Spatial question rows
--*--

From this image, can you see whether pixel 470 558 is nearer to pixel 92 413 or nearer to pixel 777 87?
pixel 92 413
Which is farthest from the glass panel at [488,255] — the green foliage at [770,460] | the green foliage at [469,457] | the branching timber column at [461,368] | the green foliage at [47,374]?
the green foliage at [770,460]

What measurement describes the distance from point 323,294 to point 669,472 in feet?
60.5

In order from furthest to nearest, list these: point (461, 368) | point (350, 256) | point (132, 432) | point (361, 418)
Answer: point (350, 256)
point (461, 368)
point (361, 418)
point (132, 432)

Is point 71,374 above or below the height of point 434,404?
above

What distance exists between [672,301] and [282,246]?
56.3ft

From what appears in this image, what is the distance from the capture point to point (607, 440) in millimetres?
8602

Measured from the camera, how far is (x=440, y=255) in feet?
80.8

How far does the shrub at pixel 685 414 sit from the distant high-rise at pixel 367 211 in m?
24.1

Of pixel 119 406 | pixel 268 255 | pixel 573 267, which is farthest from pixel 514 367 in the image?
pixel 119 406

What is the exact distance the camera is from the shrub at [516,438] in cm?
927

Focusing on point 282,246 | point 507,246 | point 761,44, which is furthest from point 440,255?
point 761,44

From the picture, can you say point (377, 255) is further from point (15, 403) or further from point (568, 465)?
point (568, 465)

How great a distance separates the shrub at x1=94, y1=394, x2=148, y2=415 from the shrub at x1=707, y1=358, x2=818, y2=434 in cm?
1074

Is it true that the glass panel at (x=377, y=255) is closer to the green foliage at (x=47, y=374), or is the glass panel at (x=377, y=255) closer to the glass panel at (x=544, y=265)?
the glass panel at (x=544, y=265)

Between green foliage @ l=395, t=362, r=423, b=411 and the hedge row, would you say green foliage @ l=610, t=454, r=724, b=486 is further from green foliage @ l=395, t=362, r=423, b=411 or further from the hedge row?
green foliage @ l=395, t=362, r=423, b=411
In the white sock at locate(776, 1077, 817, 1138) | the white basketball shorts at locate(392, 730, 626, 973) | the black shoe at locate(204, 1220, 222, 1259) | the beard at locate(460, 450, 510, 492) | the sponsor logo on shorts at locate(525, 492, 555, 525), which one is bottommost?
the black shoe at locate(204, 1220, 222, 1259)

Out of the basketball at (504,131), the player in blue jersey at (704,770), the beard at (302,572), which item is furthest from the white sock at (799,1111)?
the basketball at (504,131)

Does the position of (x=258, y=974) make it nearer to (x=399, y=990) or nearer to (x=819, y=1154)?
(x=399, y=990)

--*--

→ DIRECTIONS
Copy out word for word every line from the one containing "Does the position" through the last of the rows above, including both ends.

→ EXPECTED ANSWER
Does the position of (x=258, y=974) make it nearer to (x=399, y=990) or nearer to (x=819, y=1154)?
(x=399, y=990)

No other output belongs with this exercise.